WORK TO BE COMPLETED: Reproduce the following passage about the Occupy movement in Oakland word for word, changing nothing.

DOCUMENT EXTRACT:
▬▬▬▬▬▬▬▬▬▬
The Occupy movement took a step backwards on the streets of Oakland, California this past weekend.
Late last year, the Occupy movement was novel and hopeful. People from all walks of life rallied to the cause from coast to coast. College students were especially drawn to the movement seeing their long struggle for fair tuition reflected in its amorphous demands against inequality. One couldn’t help but get wrapped up in the energy of such a diverse movement willing to absorb any offense against the other 99 percent.
I attended the first Oakland Port shutdown last December to witness the power of Occupy Oakland for myself. I saw young and old alike marching peacefully through the streets in the wake of the violent encounter with police a few days before. Instead of responding with violence of their own, the protestors shut down the port with decorum. At each gated entrance for over a mile, people sat and discussed the issues de jure peacefully with cops looking on. That day a statement was made.
▬▬▬▬▬▬▬▬▬▬
EXTRACTED ENTRIES:
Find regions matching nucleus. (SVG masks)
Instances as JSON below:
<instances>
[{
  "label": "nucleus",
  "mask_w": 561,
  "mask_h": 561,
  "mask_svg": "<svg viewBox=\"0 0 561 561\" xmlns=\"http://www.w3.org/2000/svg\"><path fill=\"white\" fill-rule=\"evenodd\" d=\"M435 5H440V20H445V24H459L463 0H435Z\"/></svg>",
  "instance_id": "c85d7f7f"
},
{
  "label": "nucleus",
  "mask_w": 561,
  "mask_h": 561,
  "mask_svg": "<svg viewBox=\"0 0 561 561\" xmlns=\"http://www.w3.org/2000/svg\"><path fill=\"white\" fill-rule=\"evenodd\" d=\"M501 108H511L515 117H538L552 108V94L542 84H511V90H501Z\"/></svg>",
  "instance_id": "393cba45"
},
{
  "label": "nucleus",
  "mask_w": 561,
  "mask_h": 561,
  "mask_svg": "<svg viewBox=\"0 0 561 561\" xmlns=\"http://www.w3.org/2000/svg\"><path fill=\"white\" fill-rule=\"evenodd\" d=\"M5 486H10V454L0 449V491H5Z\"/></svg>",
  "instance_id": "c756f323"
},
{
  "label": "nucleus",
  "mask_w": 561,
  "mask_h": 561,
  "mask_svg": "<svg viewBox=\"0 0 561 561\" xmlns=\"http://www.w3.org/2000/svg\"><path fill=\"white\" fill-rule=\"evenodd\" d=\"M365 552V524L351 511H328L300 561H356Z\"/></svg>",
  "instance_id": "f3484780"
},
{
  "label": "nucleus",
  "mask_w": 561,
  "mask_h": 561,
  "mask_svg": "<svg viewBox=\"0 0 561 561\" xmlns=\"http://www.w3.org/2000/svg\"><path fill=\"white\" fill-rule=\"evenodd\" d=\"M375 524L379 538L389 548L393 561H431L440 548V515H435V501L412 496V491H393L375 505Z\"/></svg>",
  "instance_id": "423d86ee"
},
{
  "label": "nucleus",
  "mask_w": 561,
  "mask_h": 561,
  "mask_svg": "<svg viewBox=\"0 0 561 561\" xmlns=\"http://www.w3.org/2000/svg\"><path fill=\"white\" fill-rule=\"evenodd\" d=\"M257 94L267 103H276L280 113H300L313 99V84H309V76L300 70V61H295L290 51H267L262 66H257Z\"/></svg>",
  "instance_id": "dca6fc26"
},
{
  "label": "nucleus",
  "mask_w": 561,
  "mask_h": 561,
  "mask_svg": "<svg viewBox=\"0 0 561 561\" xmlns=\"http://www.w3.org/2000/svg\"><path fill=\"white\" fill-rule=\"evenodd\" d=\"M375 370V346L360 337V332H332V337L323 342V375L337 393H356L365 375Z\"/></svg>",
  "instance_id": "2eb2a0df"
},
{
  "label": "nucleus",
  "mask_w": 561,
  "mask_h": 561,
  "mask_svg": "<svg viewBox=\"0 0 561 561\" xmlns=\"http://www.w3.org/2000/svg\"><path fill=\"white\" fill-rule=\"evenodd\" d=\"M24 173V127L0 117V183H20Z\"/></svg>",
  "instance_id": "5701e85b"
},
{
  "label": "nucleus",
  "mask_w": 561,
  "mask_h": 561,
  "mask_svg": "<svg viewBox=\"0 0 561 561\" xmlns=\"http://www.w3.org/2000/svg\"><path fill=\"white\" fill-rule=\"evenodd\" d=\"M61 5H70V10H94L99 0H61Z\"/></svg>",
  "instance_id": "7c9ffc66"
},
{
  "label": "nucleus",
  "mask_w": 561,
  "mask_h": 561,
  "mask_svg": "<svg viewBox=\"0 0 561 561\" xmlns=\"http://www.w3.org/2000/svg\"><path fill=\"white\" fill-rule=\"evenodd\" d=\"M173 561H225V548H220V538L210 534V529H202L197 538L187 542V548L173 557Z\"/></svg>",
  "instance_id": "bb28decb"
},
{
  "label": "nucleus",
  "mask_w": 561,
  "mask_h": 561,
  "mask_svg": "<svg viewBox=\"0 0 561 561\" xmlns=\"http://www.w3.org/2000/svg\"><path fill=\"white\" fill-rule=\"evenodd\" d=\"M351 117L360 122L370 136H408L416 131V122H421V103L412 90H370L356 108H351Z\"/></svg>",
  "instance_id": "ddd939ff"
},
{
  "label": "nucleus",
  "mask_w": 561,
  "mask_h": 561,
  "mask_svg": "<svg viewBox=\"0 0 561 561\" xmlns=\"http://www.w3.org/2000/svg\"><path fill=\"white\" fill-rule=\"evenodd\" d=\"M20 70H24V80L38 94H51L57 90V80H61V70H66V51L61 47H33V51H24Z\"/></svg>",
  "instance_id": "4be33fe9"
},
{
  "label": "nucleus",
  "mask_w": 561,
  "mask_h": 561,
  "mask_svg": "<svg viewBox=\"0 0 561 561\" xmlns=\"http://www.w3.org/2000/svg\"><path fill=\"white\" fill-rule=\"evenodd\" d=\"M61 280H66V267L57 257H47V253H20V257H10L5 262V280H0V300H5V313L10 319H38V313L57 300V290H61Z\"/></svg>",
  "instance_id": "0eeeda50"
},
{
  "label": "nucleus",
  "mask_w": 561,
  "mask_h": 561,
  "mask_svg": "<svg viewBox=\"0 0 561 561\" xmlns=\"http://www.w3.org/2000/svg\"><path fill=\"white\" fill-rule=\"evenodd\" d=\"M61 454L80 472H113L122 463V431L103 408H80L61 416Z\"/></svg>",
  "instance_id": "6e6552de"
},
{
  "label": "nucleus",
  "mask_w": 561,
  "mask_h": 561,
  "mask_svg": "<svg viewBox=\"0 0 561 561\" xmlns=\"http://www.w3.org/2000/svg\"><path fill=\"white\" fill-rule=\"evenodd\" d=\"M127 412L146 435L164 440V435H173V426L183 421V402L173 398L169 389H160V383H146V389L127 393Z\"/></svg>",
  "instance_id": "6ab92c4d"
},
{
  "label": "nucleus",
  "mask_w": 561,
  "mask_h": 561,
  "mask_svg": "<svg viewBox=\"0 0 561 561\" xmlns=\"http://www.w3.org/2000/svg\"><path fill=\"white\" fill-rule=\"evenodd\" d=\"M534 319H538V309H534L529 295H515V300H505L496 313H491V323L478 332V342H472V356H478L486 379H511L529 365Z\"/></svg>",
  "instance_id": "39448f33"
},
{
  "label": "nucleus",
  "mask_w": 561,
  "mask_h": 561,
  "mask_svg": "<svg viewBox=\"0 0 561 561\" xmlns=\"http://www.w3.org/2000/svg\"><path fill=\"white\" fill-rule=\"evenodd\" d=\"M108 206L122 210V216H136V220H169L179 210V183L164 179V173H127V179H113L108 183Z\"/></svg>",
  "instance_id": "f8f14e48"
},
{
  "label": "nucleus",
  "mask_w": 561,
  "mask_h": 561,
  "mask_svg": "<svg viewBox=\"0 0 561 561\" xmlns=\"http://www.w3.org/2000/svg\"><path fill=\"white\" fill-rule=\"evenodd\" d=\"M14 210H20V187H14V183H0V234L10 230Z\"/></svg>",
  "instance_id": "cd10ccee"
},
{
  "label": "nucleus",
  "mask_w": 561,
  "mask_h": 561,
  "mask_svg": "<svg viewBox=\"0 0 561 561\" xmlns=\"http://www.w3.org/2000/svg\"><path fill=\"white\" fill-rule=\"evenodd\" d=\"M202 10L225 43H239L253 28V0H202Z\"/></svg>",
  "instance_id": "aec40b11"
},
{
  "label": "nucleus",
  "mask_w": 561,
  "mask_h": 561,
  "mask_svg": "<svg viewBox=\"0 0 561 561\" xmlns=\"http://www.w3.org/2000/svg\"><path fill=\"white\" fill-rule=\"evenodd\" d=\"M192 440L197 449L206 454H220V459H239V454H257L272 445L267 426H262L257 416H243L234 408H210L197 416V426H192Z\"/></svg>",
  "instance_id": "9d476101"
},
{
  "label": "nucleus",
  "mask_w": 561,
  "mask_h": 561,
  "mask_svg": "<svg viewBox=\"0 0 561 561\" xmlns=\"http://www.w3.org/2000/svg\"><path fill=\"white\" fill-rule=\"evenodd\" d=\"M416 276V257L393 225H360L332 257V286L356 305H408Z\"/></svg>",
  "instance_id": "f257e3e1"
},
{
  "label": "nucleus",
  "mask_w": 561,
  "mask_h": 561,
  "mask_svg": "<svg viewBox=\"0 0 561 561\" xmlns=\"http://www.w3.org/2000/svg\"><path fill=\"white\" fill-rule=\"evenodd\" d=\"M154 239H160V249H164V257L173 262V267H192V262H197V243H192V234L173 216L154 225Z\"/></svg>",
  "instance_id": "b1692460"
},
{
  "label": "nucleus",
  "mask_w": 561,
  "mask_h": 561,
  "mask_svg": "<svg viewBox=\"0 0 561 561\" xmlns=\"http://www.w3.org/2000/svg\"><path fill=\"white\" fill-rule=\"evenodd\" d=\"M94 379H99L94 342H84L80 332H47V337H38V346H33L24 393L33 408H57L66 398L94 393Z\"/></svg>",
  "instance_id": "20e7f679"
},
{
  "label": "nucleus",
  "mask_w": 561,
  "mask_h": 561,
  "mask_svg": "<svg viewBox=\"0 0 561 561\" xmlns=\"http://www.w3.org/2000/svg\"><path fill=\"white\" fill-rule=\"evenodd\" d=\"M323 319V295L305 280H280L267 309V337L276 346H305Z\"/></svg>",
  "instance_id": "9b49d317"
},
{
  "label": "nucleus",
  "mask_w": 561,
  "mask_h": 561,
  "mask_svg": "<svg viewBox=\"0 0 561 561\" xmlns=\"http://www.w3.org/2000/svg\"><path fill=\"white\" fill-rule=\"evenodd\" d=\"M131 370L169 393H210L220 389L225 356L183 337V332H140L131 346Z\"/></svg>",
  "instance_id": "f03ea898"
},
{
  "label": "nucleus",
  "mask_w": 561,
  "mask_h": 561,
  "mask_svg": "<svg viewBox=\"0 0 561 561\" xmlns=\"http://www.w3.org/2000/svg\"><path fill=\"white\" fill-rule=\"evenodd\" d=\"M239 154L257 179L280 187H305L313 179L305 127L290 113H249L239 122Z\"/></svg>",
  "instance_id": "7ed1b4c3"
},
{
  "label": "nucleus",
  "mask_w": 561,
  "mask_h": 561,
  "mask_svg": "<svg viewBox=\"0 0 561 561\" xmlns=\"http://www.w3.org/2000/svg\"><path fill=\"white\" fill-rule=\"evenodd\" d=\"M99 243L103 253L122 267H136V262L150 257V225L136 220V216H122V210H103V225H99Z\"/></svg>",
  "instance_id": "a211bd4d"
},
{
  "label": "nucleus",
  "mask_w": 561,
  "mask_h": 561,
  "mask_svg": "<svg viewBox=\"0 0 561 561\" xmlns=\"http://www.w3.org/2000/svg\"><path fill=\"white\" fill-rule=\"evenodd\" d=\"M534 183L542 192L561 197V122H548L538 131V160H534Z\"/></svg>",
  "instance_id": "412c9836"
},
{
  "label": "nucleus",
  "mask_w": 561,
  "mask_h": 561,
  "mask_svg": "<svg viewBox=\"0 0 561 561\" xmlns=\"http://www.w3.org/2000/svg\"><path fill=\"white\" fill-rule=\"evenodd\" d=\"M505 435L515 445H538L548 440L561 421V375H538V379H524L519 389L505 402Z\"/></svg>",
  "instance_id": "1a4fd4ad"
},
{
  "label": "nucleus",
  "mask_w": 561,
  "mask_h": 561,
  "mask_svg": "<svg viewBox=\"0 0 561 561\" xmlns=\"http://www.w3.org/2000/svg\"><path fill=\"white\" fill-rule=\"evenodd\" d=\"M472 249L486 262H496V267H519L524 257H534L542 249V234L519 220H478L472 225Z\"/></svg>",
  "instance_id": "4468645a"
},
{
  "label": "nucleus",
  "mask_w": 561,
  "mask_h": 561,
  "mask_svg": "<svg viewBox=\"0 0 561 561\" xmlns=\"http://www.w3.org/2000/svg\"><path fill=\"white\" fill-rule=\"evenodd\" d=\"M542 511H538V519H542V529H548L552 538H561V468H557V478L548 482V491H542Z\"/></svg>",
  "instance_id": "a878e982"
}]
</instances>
▬▬▬▬▬▬▬▬▬▬
ANSWER FOR THIS EXERCISE:
The Occupy movement took a step backwards on the streets of Oakland, California this past weekend.
Late last year, the Occupy movement was novel and hopeful. People from all walks of life rallied to the cause from coast to coast. College students were especially drawn to the movement seeing their long struggle for fair tuition reflected in its amorphous demands against inequality. One couldn’t help but get wrapped up in the energy of such a diverse movement willing to absorb any offense against the other 99 percent.
I attended the first Oakland Port shutdown last December to witness the power of Occupy Oakland for myself. I saw young and old alike marching peacefully through the streets in the wake of the violent encounter with police a few days before. Instead of responding with violence of their own, the protestors shut down the port with decorum. At each gated entrance for over a mile, people sat and discussed the issues de jure peacefully with cops looking on. That day a statement was made.